Viveu a década quente do século passado em alta rotação, quase com o estatuto de estrela pop/rock, estrelando nos bailes de finalistas da região, tendo tido o seu auge num concurso de música moderna portuguesa no Monumental, em Lisboa, que perderam apenas para os “Sheiks”, do Paulo de Carvalho. Abandonou a ribalta quando teve de partir para uma guerra ultramarina que não compreendia, e chegou a doar a sua estimada bateria Ludwig, que ostentava sempre como grande relíquia, por ser igual à do Ringo Starr, dos Beatles, um dos seus ídolos; não esperando regressar.

Nunca tendo brilhado nas aulas, apesar da belíssima caligrafia e da técnica de desenho que nunca explorou convenientemente, no meu entender, foi cumprindo os minímos para prosseguir. Quando voltou de além-mar, aceitou o convite de emprego do seu tio/padrinho João Dinis Carita, como ajudante de despachante, e fixou-se na Beirã, para onde trouxe a sua então namorada, depois mulher, a idanhense Alzira Ereio. A Beirã naquela atura era então uma terra de pleno emprego, onde se sabia que as pessoas que dependiam dos serviços viviam bem, se respirava saúde social, e se fomentava uma frondosa vida comunitária.

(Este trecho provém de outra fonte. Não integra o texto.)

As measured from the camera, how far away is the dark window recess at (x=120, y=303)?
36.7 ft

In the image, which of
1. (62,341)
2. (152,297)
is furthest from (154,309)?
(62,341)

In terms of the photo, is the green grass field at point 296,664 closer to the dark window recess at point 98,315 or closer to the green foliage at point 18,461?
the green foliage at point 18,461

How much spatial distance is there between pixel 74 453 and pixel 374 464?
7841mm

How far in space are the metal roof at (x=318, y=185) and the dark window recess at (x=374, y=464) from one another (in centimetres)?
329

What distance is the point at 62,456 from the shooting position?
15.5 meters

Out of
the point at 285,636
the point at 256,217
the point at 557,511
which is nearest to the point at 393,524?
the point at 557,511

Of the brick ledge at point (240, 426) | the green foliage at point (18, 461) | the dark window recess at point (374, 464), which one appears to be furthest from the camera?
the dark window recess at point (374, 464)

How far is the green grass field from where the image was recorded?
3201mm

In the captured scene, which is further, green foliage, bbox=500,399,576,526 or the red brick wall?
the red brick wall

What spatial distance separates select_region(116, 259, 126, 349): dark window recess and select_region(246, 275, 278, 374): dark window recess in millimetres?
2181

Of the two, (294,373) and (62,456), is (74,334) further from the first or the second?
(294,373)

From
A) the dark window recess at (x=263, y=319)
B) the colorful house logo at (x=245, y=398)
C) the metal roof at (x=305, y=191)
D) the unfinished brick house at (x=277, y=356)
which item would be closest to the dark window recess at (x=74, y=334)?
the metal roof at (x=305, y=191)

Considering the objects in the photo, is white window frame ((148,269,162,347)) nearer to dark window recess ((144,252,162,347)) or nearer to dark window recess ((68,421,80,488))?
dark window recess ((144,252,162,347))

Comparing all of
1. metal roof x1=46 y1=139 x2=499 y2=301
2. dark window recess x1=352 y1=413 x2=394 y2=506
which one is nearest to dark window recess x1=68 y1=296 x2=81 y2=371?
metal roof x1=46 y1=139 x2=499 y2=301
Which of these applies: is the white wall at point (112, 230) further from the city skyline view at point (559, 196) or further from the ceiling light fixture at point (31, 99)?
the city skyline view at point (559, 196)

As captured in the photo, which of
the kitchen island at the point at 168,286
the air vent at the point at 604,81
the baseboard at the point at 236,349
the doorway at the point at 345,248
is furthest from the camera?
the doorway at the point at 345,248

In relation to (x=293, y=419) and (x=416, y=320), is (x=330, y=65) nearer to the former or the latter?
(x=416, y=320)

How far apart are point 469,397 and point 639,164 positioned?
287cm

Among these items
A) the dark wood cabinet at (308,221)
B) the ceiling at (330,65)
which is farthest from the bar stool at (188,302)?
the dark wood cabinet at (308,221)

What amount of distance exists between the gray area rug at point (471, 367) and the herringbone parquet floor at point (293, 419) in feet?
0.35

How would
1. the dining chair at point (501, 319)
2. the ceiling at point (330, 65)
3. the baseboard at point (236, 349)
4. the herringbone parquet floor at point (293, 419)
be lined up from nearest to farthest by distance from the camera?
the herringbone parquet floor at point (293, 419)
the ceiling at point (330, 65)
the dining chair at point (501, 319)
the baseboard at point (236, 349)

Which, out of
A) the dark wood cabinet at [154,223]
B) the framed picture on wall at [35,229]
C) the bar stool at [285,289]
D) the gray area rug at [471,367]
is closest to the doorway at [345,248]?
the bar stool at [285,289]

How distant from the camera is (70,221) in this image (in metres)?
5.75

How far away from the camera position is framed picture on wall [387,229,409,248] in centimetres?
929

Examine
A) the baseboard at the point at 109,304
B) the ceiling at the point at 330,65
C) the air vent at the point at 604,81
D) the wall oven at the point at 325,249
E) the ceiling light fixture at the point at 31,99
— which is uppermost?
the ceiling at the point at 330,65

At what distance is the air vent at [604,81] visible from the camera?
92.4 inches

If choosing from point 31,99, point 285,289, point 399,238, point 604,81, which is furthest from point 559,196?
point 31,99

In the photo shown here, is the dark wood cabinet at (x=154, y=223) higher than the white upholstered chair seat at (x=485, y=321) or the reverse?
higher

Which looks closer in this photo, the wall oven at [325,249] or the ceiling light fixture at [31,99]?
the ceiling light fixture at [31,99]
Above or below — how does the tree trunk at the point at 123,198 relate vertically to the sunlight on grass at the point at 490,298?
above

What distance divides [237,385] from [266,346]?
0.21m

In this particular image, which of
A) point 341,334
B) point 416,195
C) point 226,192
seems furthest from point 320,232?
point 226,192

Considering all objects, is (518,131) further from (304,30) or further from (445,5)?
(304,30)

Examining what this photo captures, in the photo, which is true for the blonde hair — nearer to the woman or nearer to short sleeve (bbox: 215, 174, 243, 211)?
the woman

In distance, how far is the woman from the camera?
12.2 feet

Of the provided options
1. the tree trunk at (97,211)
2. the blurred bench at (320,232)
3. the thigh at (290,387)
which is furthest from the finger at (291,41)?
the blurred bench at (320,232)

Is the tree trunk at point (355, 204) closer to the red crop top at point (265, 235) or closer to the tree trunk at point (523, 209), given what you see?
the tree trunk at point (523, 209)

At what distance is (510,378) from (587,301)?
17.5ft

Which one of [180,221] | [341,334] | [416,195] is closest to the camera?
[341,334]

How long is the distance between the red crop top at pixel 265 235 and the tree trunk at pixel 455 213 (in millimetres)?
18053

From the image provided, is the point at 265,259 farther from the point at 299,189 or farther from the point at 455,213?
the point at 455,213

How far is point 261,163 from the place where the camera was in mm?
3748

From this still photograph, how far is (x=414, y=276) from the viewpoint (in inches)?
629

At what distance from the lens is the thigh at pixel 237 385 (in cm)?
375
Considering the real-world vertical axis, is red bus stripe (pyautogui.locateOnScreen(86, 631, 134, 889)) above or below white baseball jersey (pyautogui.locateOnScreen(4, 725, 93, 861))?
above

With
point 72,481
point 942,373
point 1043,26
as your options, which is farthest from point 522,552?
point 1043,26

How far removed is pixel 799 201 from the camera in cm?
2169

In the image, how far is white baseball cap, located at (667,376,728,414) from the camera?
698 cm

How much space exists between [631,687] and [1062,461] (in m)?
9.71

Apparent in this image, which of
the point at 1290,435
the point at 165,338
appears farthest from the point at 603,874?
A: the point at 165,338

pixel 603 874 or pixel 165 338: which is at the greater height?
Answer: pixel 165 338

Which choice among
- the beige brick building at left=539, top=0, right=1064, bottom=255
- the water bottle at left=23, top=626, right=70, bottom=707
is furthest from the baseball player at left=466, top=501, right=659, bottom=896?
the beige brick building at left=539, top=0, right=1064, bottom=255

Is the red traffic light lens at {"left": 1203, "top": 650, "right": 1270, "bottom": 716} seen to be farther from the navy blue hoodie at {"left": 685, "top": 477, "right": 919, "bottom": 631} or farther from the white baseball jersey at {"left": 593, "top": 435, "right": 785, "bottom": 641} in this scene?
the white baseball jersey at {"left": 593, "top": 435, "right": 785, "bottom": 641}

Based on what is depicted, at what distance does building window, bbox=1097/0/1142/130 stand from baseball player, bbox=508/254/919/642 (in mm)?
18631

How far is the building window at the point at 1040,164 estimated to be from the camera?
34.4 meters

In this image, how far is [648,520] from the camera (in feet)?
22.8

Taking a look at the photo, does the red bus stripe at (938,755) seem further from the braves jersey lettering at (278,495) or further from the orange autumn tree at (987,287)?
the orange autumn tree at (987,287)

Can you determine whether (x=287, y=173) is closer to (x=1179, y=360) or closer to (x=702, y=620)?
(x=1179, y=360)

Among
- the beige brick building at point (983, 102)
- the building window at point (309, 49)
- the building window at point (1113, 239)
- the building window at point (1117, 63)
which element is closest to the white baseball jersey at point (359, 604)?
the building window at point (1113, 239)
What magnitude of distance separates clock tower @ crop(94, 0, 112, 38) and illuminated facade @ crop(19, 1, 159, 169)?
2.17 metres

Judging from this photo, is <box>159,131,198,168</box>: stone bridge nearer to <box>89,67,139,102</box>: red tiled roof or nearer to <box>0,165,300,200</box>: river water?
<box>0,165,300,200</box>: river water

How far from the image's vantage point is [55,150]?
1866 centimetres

O João Sobreiro afirmou-se então, como um homem que sabia estar e, sobretudo, alguém ao lado do qual se estava bem, junto do qual havia boa disposição e alegria de viver. Sempre acompanhado com a sua viola acústica, que levava para todo o lado, e lhe permitia abrir alas em qualquer lugar, a confraternizar com os seus amigos (cartadas, sueca e truco; e matraquilhos, eram o seu forte), que eram sempre muitos; o João fazia a festa. Fosse depois de uma caçada, numa jantarada, numa tarde/noite de bola, a seguir o seu Sporting; ou noutra festa qualquer, poderiam haver muitos a dar nas vistas, mas nenhum com a sua forma exuberante e sincera.

Para quem não o conhecesse, poderia parecer um bom-vivant, talvez vago, até; mas quem soubesse bem como era, saberia bem destacar em si, os aspetos menos conhecidos de bom leitor, do amante de palavras cruzadas, de apaixonado de cowboyadas, em livro, ou cinema.

Dono de um coração puro que poucos conheciam (as farras e os excessos eram sempre um assunto muito mais apetecível), tinha gestos e pormenores que jamais esquecerei, como depois de a sua mãe, a minha querida avó Joaquina, ter falecido; após diversas idas ao hospital de Portalegre para tentar debelar o seu sofrimento, me ter vindo oferecer numa caixinha pequenina de plástico de ourivesaria, que sei que ainda tenho em minha casa algures, com alguns dos seus cabelinhos brancos caídos nas viagens, no banco do nosso Peugeot 205 vermelho.

Há 25 anos atrás não havia bombeiros, não havia VMER, não haviam prontos socorros imediatos, Portalegre ficava sempre longe demais, e aquela indisposição matinal, por vezes frequente, sempre recuperável, parecia que haveria de passar. Mas infelizmente não passou, e assim ficou uma viúva guerreira que teve de refazer a sua vida, começar tudo de novo na escola básica integrada de Santo António, reintegrada no mercado de trabalho por concurso, longe do seu serviço, que entretanto fechara, para assim conseguir que um filho universitário conseguisse terminar os estudos superiores; e que o outro, que ainda estava no início da sua escalada académica, conseguisse um lugar ao sol, terminando o seu também.

Do João ficou a saudade imensa, diária, dolorosa, enquanto eu durar; e a ânsia silenciosa de um dia conseguirmos voltar a dar um abraço dos nossos, daqueles que dávamos quando me queria premiar sempre que sabia que tinha alcançado um sucesso escolar, e onde ficávamos ali assim, colados, apertados, a suster a respiração, sem nada dizer, ambos a sentirmo-nos a transbordar de orgulho.

Tenho tentado ser um bom menino, pai.

Onde quer que estejas, um dia, que oxalá esteja longe, por haver sempre tanto a fazer por aqui, vou ver de ti.